[DATASET RECORDS]
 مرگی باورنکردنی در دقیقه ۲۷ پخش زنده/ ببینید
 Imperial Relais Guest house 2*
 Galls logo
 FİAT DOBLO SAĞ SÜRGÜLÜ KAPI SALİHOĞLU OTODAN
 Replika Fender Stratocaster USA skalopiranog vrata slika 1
[/DATASET RECORDS]
[DATASET RECORDS]
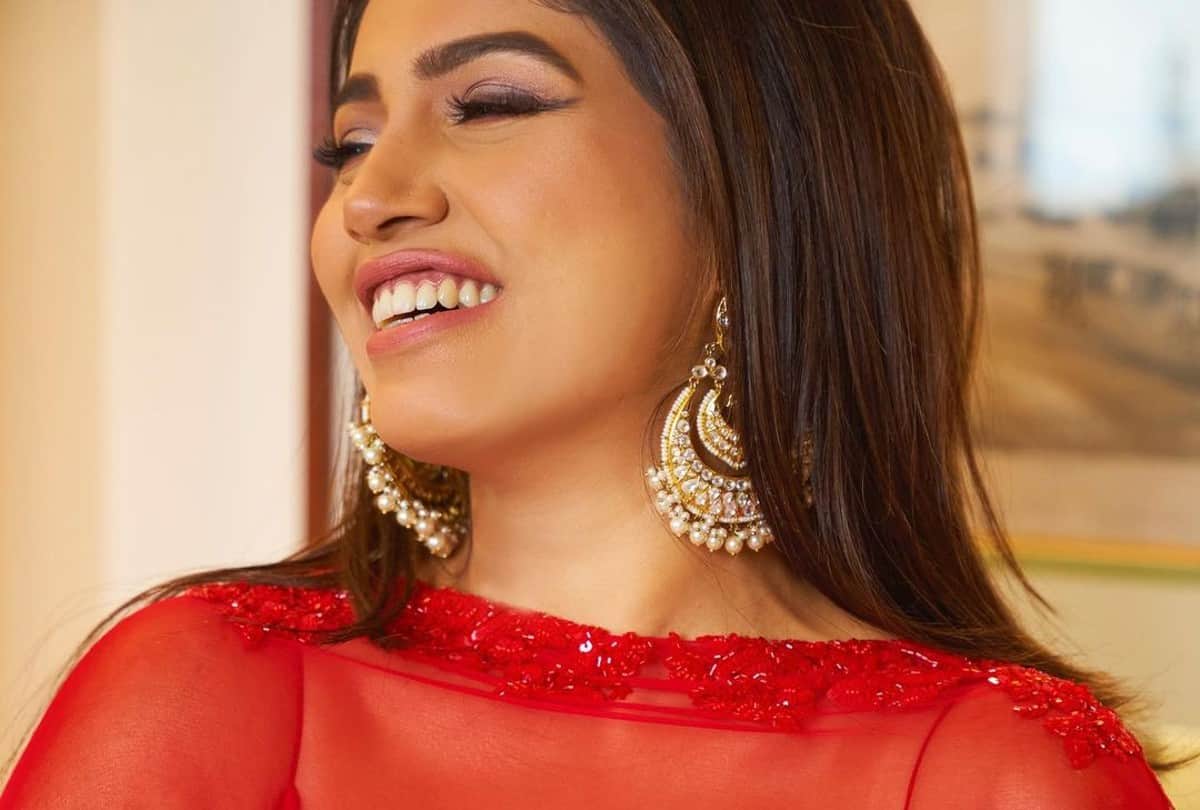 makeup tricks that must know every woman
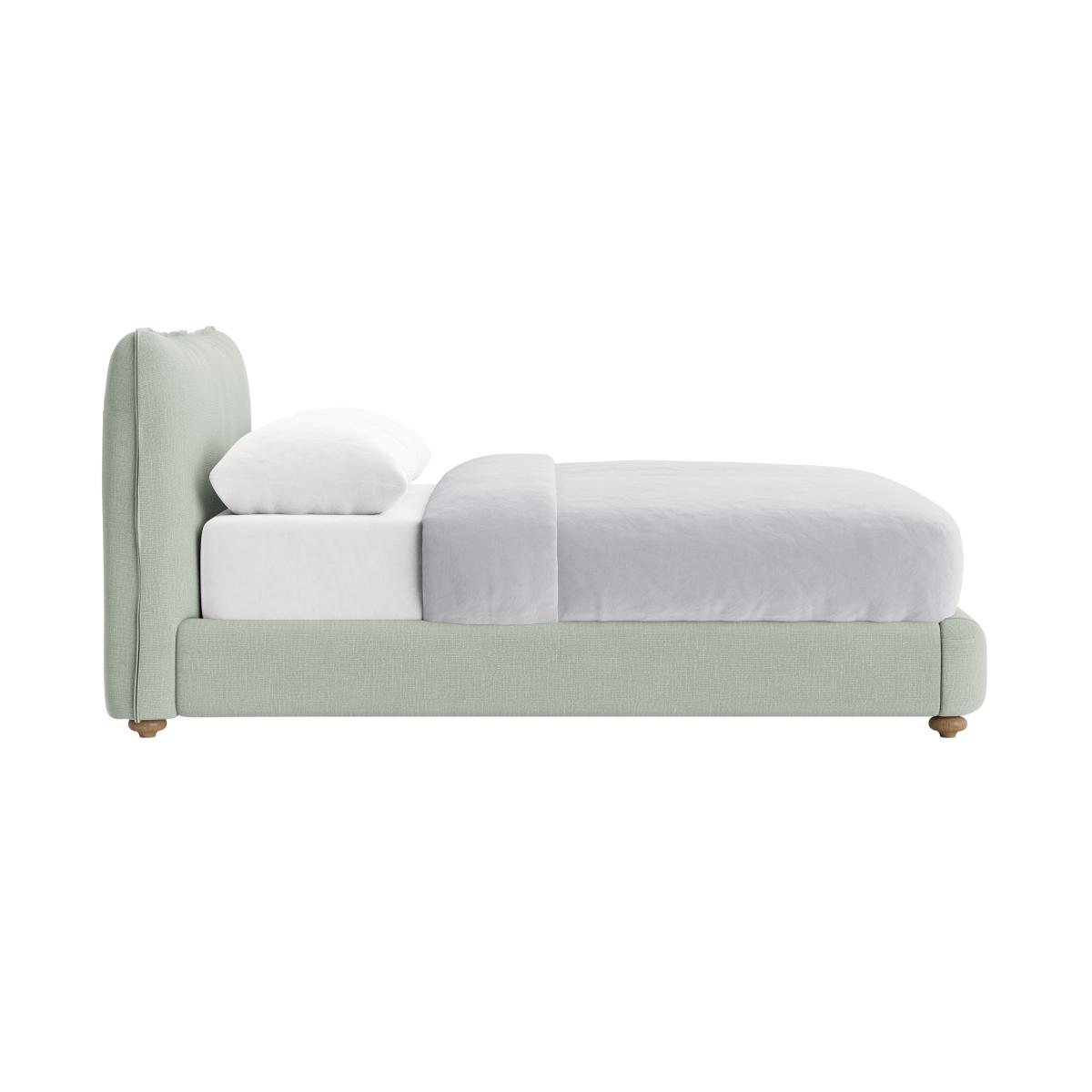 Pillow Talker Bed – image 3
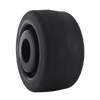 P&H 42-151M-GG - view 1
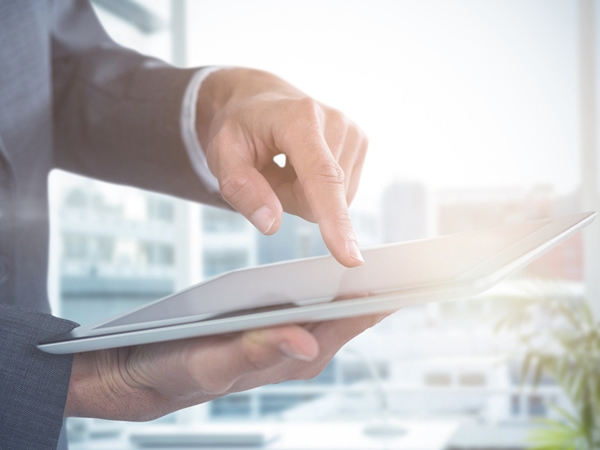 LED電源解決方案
[/DATASET RECORDS]
[DATASET RECORDS]
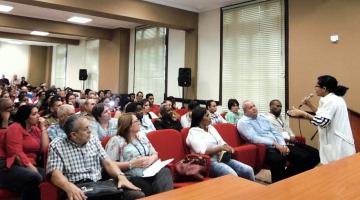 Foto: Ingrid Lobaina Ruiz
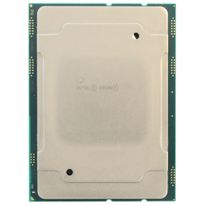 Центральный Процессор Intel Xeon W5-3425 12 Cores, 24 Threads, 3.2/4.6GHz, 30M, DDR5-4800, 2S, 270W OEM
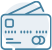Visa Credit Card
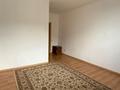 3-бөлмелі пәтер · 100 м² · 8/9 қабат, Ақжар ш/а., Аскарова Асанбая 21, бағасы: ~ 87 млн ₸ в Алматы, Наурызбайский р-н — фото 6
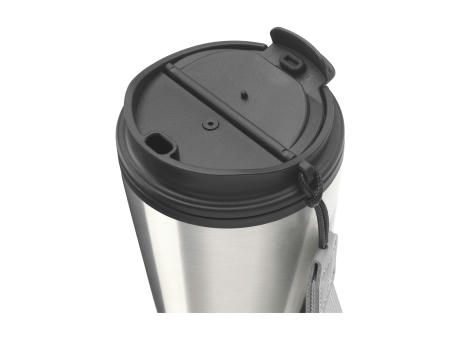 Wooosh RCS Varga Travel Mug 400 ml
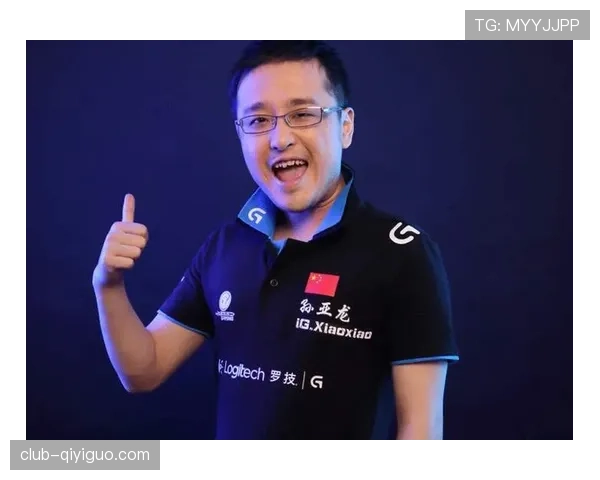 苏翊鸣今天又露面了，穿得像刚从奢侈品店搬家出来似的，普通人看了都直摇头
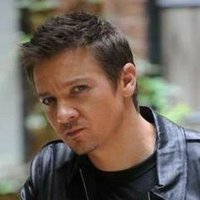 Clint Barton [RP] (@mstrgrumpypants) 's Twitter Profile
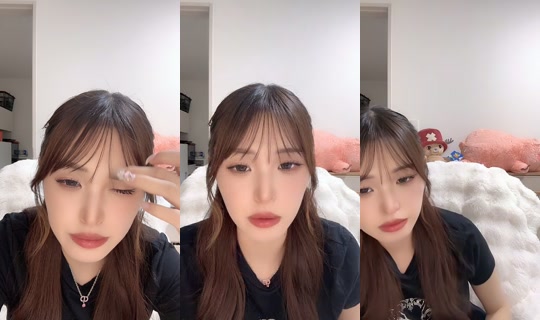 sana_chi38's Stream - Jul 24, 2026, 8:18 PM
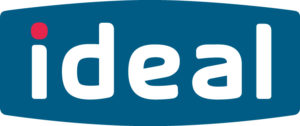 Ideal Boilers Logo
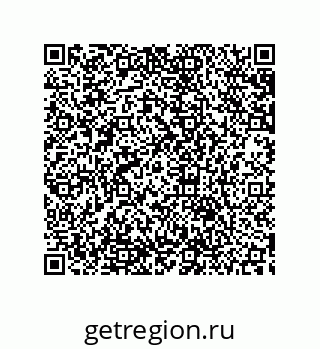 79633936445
[/DATASET RECORDS]
TASK OBJECTIVE:
Please repeat, exactly as written, the lines in the records above, starting with the one that has "苏翊鸣今天又露面了，穿得像刚从奢侈品店搬家出来似的，普通人看了都直摇头" and going on through the one that has "79633936445". Pictures are to be left out.

EXERCISE OUTPUT:
 苏翊鸣今天又露面了，穿得像刚从奢侈品店搬家出来似的，普通人看了都直摇头
 Clint Barton [RP] (@mstrgrumpypants) 's Twitter Profile
 sana_chi38's Stream - Jul 24, 2026, 8:18 PM
 Ideal Boilers Logo
 79633936445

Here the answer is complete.